HD 40307 f

Discovery
- Discovered by: Mikko Tuomi et al.
- Discovery site: La Silla Observatory, Chile
- Discovery date: October 28, 2012
- Detection method: radial velocity, using HARPS

Orbital characteristics
- Semi-major axis: 0.247 [0.233, 0.258] AU
- Eccentricity: 0.03 [0, 0.13]
- Orbital period (sidereal): 51.76 [51.30, 52.26] d
- Semi-amplitude: 1.09 [0.77, 1.37]
- Star: HD 40307

= HD 40307 f =

Exoplanet orbiting the star HD 40307 in the constellation of Pictor

HD 40307 f is an extrasolar planet orbiting the star HD 40307. It is located 42 light-years away in the direction of the southern constellation Pictor. The planet was discovered by the radial velocity method, using the European Southern Observatory's HARPS apparatus by a team of astronomers led by Mikko Tuomi at the University of Hertfordshire and Guillem Anglada-Escude of the University of Göttingen, Germany. The existence of planet was confirmed in 2015.

==Planetary characteristics==
This planet is the fifth planet from the star, at a distance of about 0.25 AU (compared to 0.39 AU for Mercury) with negligible eccentricity.

HD 40307 f's minimum mass is 5.2 that of Earth, and dynamical models suggest it cannot be much more (and so is measured close to edge-on). Planets like this in that system have been presumed "super-Earth".
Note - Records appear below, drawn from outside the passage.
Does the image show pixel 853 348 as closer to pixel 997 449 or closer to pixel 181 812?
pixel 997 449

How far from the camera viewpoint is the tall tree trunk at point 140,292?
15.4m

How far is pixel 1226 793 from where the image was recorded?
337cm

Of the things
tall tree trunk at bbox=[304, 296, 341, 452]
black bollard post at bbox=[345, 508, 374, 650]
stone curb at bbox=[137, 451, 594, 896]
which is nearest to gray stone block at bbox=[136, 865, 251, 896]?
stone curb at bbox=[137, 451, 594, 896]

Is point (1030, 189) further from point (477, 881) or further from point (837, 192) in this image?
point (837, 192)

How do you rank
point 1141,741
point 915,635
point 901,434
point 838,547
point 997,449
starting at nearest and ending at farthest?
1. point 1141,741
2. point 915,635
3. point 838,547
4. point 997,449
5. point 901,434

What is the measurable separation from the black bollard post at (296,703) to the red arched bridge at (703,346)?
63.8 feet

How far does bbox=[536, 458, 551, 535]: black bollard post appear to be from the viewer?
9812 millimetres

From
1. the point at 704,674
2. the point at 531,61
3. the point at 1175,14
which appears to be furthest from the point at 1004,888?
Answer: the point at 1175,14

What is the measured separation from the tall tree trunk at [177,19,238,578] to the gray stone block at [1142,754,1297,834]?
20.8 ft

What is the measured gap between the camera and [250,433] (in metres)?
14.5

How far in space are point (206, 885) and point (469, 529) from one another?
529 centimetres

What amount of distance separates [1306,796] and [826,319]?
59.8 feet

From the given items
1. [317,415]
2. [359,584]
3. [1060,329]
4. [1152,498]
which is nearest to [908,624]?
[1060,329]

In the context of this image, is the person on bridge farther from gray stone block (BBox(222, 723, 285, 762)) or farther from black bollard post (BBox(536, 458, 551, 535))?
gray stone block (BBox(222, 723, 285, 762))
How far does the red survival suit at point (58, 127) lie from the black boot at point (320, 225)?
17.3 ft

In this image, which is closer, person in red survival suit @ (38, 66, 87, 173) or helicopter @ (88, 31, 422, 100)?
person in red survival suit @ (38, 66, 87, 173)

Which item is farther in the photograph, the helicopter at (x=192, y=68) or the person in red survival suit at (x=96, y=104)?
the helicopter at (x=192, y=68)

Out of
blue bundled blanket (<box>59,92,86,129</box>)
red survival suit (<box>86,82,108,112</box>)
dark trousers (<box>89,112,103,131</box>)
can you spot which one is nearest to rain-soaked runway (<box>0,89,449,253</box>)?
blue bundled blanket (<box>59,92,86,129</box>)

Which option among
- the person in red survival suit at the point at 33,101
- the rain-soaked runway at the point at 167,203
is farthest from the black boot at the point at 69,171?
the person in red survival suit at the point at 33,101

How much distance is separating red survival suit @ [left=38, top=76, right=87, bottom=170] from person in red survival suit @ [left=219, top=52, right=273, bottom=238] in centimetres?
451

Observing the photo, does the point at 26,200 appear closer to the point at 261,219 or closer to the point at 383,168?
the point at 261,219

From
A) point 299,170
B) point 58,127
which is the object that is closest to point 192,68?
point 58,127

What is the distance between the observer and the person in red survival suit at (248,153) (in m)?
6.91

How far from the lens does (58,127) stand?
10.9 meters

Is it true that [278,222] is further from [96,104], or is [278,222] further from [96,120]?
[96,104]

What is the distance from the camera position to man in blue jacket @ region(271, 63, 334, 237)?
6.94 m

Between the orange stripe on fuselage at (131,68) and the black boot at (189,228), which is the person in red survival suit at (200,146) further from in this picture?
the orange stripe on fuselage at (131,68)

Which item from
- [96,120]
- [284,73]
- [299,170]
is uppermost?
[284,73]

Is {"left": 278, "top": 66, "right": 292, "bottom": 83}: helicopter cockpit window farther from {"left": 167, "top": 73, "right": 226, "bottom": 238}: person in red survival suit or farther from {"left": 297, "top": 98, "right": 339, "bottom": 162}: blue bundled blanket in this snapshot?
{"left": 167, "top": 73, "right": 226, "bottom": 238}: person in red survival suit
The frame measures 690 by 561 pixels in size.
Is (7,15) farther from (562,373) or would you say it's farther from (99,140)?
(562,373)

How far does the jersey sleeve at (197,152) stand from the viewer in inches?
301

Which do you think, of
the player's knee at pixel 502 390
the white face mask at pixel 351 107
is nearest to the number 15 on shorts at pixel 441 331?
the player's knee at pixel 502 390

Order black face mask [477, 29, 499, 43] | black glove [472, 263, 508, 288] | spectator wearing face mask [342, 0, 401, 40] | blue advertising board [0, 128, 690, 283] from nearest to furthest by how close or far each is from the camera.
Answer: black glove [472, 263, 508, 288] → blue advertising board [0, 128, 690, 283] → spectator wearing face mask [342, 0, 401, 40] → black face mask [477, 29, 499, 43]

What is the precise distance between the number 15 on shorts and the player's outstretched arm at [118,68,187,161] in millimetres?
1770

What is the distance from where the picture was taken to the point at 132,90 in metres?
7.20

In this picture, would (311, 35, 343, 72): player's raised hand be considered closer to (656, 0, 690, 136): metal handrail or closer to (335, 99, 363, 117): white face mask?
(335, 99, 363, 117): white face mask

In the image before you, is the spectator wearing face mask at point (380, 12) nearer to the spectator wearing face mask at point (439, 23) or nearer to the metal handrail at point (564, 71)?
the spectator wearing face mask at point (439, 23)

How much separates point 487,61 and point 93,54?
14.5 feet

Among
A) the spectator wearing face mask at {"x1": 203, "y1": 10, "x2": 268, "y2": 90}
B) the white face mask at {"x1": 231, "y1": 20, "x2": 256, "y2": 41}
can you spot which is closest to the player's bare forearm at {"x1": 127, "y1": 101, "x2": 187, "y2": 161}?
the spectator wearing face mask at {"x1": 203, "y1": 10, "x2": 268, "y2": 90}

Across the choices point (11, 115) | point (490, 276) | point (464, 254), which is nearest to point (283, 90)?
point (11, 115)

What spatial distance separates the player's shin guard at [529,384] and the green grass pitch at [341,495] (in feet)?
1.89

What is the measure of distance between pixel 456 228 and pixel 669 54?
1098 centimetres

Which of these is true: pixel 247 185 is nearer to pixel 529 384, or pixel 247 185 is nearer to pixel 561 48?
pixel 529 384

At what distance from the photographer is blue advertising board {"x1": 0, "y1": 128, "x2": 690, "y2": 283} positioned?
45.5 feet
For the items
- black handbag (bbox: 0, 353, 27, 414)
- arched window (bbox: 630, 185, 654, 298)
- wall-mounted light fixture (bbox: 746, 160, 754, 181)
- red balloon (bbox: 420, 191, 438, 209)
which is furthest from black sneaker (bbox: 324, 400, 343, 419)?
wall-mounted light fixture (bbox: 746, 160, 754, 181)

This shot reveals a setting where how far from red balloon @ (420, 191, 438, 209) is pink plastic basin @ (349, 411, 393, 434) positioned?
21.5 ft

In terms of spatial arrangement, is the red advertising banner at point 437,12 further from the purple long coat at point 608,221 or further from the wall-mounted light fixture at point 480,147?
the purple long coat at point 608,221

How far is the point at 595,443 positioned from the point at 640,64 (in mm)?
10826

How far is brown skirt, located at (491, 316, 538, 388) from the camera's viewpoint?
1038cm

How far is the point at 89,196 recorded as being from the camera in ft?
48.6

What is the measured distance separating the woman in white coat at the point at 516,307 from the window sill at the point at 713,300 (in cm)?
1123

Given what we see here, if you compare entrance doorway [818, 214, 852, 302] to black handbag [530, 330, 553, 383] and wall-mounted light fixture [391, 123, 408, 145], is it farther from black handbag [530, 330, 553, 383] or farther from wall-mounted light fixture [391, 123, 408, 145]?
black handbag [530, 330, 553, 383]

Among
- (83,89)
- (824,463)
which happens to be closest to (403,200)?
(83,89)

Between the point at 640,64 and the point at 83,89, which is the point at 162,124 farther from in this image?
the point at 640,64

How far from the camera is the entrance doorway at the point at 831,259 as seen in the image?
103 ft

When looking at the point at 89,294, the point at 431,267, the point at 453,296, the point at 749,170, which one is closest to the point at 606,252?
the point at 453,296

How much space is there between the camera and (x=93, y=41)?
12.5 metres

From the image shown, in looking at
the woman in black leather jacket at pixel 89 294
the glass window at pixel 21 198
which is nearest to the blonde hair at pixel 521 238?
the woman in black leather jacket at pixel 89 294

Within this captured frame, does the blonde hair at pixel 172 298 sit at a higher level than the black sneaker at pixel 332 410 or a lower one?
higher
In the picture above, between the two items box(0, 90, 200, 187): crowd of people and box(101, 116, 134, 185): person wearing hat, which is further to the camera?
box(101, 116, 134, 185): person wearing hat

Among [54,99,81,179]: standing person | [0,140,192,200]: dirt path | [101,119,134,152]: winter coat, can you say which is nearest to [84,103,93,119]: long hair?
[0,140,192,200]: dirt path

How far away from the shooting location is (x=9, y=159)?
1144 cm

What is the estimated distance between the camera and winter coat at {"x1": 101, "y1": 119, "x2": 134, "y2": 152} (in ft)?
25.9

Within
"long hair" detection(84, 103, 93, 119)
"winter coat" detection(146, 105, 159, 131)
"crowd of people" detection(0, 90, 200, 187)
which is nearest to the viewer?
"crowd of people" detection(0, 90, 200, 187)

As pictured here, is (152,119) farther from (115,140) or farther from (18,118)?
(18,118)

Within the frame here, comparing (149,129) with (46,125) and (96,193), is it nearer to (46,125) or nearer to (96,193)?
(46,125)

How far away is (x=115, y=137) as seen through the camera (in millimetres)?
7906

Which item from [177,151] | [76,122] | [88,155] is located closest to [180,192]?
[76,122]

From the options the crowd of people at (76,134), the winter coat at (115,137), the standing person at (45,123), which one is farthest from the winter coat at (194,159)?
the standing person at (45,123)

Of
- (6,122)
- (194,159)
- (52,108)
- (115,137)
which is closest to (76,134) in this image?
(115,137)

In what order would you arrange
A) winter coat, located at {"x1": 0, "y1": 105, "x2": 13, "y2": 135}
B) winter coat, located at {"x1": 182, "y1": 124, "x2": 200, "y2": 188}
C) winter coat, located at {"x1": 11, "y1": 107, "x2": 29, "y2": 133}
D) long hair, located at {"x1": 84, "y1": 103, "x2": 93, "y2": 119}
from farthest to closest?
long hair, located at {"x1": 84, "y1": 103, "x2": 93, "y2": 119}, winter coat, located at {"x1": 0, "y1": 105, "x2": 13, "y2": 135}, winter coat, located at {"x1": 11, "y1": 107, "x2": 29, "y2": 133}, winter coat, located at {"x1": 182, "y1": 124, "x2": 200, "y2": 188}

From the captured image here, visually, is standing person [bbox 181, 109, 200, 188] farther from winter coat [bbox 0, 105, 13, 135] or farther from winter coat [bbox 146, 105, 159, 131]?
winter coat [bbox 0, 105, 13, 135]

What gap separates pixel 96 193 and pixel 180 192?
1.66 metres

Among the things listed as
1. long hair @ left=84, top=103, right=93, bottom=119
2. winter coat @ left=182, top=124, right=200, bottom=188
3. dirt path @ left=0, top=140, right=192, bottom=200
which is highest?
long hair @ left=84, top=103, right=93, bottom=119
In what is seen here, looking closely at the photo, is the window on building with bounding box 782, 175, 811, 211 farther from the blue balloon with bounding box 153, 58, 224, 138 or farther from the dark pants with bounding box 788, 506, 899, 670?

Even though HD 40307 f is closer to the star than Mercury is to the Sun, it gets (slightly) less insolation than Mercury gets because the parent star is dimmer than our home star. It still gets more heat than Venus gets (like Gliese 581 c), and it has more gravitational potential than Venus has. HD 40307 f is more likely a super-Venus than a "super-Earth".

Moreover, planets b, c, and d are presumed to have migrated in from outer orbits; and planet b is predicted a sub-Neptune.